Surgery, a common treatment option for high-grade glioma, is mostly ineffective long term, however, the resected tumor could serve as a source of antigens for the development of personalized vaccines that could improve long-term outcomes. Field et al. had previously created a vaccine comprised of irradiated glioma cells pulsed with the glycolipid α-galactoceramide (α-GalCer) and tested it in a glioma mouse model. α-GalCer is presented by antigen-presenting cells to natural killer T (NKT) cells via an MHC-I-like molecule CD1d.
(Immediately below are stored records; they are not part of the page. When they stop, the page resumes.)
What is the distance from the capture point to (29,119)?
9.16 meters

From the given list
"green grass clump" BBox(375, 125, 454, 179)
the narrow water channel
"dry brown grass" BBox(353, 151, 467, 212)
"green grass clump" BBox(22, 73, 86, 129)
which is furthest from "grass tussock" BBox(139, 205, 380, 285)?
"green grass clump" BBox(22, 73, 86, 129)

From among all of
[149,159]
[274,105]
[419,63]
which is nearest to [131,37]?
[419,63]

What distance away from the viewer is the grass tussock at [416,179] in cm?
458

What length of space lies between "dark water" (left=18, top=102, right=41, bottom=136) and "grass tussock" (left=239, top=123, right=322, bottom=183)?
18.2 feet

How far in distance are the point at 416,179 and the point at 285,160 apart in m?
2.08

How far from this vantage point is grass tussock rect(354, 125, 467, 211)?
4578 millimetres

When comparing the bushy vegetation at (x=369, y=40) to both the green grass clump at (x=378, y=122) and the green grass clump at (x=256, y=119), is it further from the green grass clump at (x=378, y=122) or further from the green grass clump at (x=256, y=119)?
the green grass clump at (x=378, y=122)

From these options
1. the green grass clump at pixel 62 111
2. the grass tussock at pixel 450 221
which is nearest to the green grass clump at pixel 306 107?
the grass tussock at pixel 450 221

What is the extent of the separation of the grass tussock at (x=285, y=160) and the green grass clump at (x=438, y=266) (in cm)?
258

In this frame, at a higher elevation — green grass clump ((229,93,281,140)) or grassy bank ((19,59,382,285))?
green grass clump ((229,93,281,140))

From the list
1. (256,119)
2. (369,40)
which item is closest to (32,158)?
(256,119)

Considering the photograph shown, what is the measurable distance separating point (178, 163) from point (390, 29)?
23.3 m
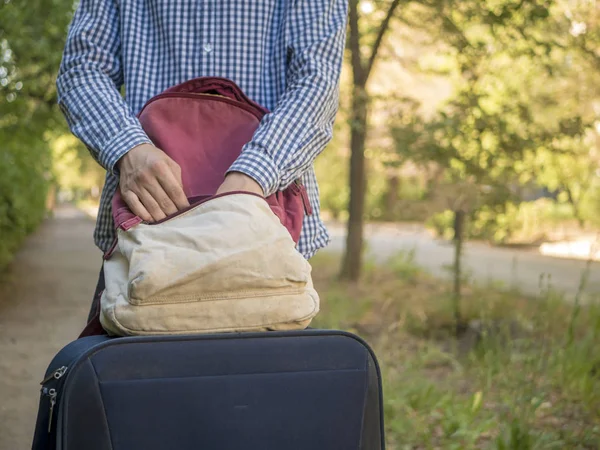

As CD1d is non-polymorphic and the T cell receptor of NKT cells is mostly invariant, α-GalCer is an attractive immune adjuvant with broad applicability. Although the vaccine prevented tumor development when administered prophylactically, it did not result in long-term survival benefit in a therapeutic setting unless Treg suppression was also addressed. In the current paper, published in OncoImmunology, Field et al. explored adding anti-CTLA-4 just before or close to vaccine administration in an orthotopic mouse model of glioma to target the T cell priming phase and enhance the antitumor response initiated by the vaccine.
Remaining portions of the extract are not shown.